At the back, the team used two different selections over the last week, one that had Zarek Valentin at left back (against D.C. United, with Alvas Powell on the right) and another that had him on the right (with Marco Farfan on the left). Odds are, the team will go back to Valentin and Powell, but what does it do in the middle, where right-center back Larrys Mabiala missed his first minutes of the season after being subbed off in Kansas City. Is this when Bill Tuiloma or Liam Ridgewell return to the lineup?

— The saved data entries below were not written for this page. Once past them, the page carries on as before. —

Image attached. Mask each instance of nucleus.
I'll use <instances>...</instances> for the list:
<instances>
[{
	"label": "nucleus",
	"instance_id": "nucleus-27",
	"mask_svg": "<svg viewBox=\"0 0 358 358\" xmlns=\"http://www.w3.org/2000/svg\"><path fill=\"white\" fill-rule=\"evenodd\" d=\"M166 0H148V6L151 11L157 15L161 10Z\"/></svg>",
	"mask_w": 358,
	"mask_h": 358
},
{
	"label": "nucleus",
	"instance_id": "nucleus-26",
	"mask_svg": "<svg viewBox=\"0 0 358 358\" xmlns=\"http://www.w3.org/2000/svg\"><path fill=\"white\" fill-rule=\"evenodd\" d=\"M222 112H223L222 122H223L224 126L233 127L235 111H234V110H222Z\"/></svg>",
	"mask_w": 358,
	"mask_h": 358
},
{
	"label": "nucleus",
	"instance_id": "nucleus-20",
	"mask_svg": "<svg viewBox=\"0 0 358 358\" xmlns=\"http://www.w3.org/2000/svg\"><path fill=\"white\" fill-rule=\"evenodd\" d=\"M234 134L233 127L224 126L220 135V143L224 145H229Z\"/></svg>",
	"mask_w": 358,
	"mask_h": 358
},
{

And what of the attack, a place where the team has needed somebody to step up in the wake of Fanendo Adi’s departure? Both Tomás Conechny and Lucas Melano played for T2 midweek against Orange County. Jeremy Ebobisse was picked to go on the first team’s East Coast trip, while Foster Langsdorf has played his way into Golden Boot consideration at USL level. Do any of those players push Dairon Asprilla for the backup striker’s role on Sunday?


Beyond that, competition might be more open than it’s been since the season’s opening month. That’s what happens when a team loses three in a row.


3. The Cup in the balance


As all diehard Timbers fans know, this year’s Cascadia Cup tournament is a weird one. Because the league only scheduled two meetings between some Cascadia rivals (like, Portland and Vancouver), this year’s competition comes down to four games, with the first meeting between the Timbers and Sounders back in May – a 1-0 Timbers win – not counting in this year’s standings. That means, after Portland’s loss two weeks ago to the Whitecaps, all three teams are currently tied with one win, one loss in the table, with goal difference giving the Sounders a slight edge, right now.


The most important part of that summary might be an implication: that each team only has two games left in this year’s competition, a number that goes down to one after this weekend’s derby. If there is a loser on Sunday, they also lose control of their Cascadia Cup destiny, falling three points behind their rival with one match left. In terms of this year’s Cup, Sunday’s match isn’t do-or-die, but it does make the potential loser into a fan of Vancouver, hoping the Whitecaps can defeat one rival and lose to another, forging a three-way, six-point tie at the top of the table.


Maybe that paragraph turned cross-eyed. It felt pretty complicated for a short, three-team tournament. The long and short of it:, though Sunday’s game is very important, as it concerns the Cascadia Cup. The winner moves within one win of sealing this year’s title. The loser sees their rivalry fate torn from their control.